Informé depuis Dakar par le SG de l’UNTM, Siaka Diakité, le Collectif des travailleurs, selon leur président, affirme que les déclarations du PM sont contraires aux assurances antérieures données par le SG de la centrale syndicale.
A la veille de la fête du 1er mai, (le 30 avril précisément) au cours de la conférence de presse qu’il a animée, Siaka Diakité avait donné l’assurance aux travailleurs que le dossier Huicoma allait connaître un dénouement au plus tard le soir du 30 avril avec un plan qu’il a proposé au gouvernement. C’est-à-dire le feu vert par l’État dans la mise en place d’une administration provisoire, le paiement des arriérés de salaire avant la signataire du plan social.
Le Premier ministre, Tomota et…
Les travailleurs disent ne pas comprendre le double langage du Premier ministre à qui ils attribuent la responsabilité de leur calvaire. Dénonçant le mépris manifeste des plus hautes autorités à leur égard, Bakary Berté et les siens disent ne pas comprendre que les travailleurs de la Sotelma, CMDT qui ont été privatisées après l’Huicoma puissent bénéficier de plan social avec indemnités négociées ? « L’UNTM est en mesure de trouver la solution. Seulement la solidarité syndicale a manqué », ont-ils martelé.
A en croire les conférenciers, la grève de la faim en solidarité avec leurs familles « qui depuis six ans souffrent, ne mangent plus à leur faim », ne prendra fin que lorsqu’ils auront gain de cause. Il s’agit du retrait de Huicoma au Groupe Tomota pour cause de mauvaise gestion avérée et pour violation du cahier des charges ; l’ouverture d’une enquête judiciaire contre Alou Tomota et son groupe, la réintégration de tous les travailleurs à leur ancien poste et catégorie, la régularisation de la situation administrative des travailleurs.

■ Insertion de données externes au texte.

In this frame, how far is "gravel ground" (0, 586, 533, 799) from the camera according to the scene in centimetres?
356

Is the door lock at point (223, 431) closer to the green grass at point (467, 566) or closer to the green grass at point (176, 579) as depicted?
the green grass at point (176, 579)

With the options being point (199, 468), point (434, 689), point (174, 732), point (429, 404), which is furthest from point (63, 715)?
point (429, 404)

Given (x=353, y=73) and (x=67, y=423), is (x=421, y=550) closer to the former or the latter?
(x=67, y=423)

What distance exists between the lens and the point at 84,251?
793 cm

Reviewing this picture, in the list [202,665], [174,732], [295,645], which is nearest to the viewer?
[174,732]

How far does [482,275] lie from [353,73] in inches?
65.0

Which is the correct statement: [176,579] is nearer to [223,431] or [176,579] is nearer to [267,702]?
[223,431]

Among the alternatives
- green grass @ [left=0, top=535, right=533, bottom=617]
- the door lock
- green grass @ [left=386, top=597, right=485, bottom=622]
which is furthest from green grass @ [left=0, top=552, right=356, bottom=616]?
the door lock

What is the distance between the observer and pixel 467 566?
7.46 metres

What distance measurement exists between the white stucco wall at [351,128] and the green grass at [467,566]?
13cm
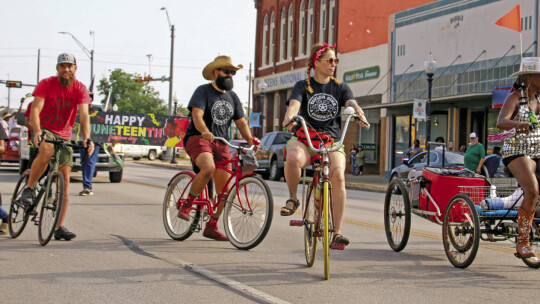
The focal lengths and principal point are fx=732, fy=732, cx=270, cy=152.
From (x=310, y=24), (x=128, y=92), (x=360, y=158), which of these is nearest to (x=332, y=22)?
(x=310, y=24)

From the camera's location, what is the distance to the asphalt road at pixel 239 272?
533 cm

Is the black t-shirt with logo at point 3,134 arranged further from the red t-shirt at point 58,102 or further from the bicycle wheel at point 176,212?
the bicycle wheel at point 176,212

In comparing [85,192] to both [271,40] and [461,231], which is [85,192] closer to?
[461,231]

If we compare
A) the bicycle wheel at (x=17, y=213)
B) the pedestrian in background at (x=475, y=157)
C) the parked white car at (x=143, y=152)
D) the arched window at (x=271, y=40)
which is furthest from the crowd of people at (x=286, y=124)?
the parked white car at (x=143, y=152)


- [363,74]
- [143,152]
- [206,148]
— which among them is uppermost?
[363,74]

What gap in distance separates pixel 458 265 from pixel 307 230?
145cm

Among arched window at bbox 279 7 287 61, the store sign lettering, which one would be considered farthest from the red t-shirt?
arched window at bbox 279 7 287 61

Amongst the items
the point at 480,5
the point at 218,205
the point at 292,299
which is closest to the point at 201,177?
the point at 218,205

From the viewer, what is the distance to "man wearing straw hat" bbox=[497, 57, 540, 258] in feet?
20.5

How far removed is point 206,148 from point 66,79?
163 centimetres

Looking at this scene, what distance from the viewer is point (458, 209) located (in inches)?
261

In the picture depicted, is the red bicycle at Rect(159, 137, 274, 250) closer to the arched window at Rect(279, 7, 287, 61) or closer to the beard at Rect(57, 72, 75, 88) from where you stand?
the beard at Rect(57, 72, 75, 88)

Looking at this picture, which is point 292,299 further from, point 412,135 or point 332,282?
point 412,135

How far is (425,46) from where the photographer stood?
29.7 m
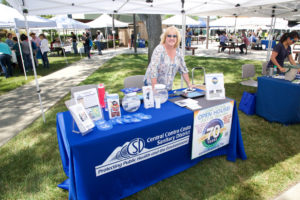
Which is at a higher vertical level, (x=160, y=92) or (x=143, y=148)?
(x=160, y=92)

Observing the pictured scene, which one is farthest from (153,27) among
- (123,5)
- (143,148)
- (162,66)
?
(143,148)

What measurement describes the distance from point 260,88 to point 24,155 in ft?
14.1

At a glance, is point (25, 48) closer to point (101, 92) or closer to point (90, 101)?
point (101, 92)

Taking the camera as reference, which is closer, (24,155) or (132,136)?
(132,136)

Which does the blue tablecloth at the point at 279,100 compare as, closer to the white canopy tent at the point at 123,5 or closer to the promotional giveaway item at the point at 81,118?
the white canopy tent at the point at 123,5

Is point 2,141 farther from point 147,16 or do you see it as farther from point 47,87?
point 147,16

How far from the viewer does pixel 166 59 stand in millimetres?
2711

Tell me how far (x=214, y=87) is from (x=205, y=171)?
1097mm

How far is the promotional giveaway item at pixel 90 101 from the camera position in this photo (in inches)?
69.7

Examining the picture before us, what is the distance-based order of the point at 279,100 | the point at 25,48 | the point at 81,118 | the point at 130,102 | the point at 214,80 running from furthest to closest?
the point at 25,48 → the point at 279,100 → the point at 214,80 → the point at 130,102 → the point at 81,118

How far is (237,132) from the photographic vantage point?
2.54 meters

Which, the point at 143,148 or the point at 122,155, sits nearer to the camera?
the point at 122,155

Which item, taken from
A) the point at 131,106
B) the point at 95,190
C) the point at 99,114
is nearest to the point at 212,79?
the point at 131,106

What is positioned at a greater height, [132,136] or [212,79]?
[212,79]
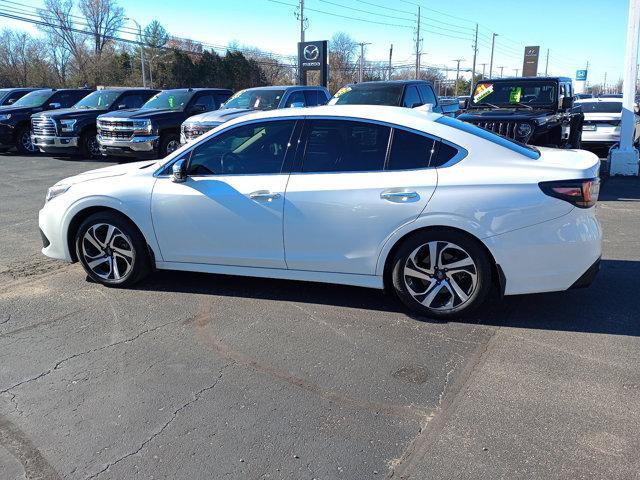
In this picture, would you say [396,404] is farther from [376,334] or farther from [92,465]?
[92,465]

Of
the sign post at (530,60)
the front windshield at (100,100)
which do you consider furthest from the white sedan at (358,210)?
the sign post at (530,60)

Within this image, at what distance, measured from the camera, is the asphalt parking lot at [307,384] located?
2725 millimetres

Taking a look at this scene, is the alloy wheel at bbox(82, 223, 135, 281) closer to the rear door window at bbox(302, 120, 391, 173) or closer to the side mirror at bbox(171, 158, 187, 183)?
the side mirror at bbox(171, 158, 187, 183)

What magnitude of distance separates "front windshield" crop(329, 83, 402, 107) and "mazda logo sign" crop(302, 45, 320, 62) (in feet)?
51.2

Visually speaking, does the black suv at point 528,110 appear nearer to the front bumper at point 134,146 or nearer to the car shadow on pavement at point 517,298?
the car shadow on pavement at point 517,298

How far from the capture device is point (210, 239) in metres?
4.73

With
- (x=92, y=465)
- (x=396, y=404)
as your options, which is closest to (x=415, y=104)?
(x=396, y=404)

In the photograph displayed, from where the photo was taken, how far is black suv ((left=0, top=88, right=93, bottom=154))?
676 inches

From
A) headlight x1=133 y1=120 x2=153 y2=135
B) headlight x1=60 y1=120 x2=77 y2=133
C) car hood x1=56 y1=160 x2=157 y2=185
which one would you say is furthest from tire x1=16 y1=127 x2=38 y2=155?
car hood x1=56 y1=160 x2=157 y2=185

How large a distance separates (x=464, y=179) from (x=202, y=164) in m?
2.23

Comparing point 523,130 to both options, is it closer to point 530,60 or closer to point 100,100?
point 100,100

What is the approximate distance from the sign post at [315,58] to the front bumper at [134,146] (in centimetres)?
1438

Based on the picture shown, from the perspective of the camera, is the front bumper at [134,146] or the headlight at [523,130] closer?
the headlight at [523,130]

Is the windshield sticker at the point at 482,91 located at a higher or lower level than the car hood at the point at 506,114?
higher
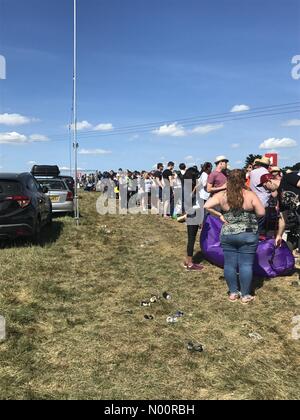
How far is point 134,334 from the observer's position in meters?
4.96

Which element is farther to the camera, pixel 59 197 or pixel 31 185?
pixel 59 197

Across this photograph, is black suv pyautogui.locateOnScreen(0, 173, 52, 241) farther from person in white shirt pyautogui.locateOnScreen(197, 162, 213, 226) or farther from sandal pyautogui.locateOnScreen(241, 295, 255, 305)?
sandal pyautogui.locateOnScreen(241, 295, 255, 305)

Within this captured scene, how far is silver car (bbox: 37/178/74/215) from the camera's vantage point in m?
14.8

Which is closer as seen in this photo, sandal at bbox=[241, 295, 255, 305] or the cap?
sandal at bbox=[241, 295, 255, 305]

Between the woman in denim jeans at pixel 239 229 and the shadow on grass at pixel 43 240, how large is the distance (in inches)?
196

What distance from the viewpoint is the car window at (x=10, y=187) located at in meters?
8.89

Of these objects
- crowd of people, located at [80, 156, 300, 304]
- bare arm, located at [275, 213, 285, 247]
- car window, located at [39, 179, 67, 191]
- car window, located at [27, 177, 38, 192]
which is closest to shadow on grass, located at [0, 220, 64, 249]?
car window, located at [27, 177, 38, 192]

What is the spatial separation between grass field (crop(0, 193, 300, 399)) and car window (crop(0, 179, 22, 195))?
131 centimetres

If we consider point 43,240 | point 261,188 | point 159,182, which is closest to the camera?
point 261,188

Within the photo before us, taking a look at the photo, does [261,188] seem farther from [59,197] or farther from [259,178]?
[59,197]

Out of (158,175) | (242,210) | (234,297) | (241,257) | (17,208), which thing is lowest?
(234,297)

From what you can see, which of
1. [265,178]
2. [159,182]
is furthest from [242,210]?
→ [159,182]

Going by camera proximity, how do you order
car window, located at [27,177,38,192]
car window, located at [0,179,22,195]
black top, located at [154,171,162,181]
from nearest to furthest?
1. car window, located at [0,179,22,195]
2. car window, located at [27,177,38,192]
3. black top, located at [154,171,162,181]

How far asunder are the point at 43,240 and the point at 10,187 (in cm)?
185
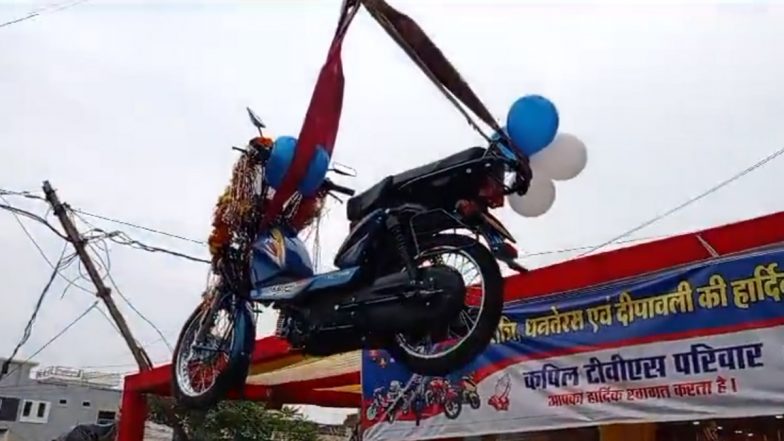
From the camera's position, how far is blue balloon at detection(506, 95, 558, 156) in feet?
10.4

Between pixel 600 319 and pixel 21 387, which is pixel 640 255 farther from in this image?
pixel 21 387

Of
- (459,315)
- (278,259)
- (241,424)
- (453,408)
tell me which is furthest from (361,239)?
(241,424)

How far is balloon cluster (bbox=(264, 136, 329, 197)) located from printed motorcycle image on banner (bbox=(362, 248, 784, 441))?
199 centimetres

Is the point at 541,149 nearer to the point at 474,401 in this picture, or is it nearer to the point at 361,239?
the point at 361,239

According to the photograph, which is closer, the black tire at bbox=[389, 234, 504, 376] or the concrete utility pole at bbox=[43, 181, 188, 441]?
the black tire at bbox=[389, 234, 504, 376]

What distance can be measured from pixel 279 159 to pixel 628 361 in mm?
2331

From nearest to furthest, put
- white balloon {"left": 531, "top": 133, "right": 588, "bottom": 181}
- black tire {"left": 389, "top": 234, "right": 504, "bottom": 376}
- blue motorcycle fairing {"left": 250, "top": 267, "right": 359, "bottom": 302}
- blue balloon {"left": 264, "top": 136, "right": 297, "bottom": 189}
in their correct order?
1. black tire {"left": 389, "top": 234, "right": 504, "bottom": 376}
2. white balloon {"left": 531, "top": 133, "right": 588, "bottom": 181}
3. blue motorcycle fairing {"left": 250, "top": 267, "right": 359, "bottom": 302}
4. blue balloon {"left": 264, "top": 136, "right": 297, "bottom": 189}

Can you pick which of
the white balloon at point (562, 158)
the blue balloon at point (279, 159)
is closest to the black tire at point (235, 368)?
the blue balloon at point (279, 159)

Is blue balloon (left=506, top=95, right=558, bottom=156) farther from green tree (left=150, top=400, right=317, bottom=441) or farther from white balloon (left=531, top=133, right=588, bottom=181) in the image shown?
green tree (left=150, top=400, right=317, bottom=441)

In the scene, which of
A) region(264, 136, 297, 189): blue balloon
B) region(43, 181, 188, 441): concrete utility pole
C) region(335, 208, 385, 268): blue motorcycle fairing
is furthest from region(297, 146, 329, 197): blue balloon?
region(43, 181, 188, 441): concrete utility pole

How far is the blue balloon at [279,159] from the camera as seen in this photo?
3992mm

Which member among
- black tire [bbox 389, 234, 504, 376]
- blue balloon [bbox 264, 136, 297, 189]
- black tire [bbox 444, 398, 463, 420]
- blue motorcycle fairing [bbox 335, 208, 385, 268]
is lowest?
black tire [bbox 444, 398, 463, 420]

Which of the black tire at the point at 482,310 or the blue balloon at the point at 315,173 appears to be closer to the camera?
the black tire at the point at 482,310

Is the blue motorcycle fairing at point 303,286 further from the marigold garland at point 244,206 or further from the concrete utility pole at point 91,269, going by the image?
the concrete utility pole at point 91,269
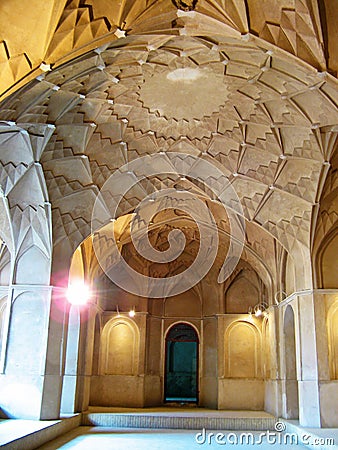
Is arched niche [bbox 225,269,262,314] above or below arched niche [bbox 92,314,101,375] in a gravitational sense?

Aussi ont-ils exigé le paiement des arriérés de salaire dont 5 mois pour les travailleurs en activité et 32 mois pour les supposés travailleurs licenciés avec en plus des dédommagements, le reversement des cotisations à l’INPS mais également la reprise des activités de l’Huicoma.
Sentant l’arme de la grève de la faim, l’UNTM, a dit le président du Collectif, a envoyé une correspondance le 5 mai à la Primature pour lui dire « qu’elle n’est pas responsable de ce qui va se passer à la Bourse du travail ».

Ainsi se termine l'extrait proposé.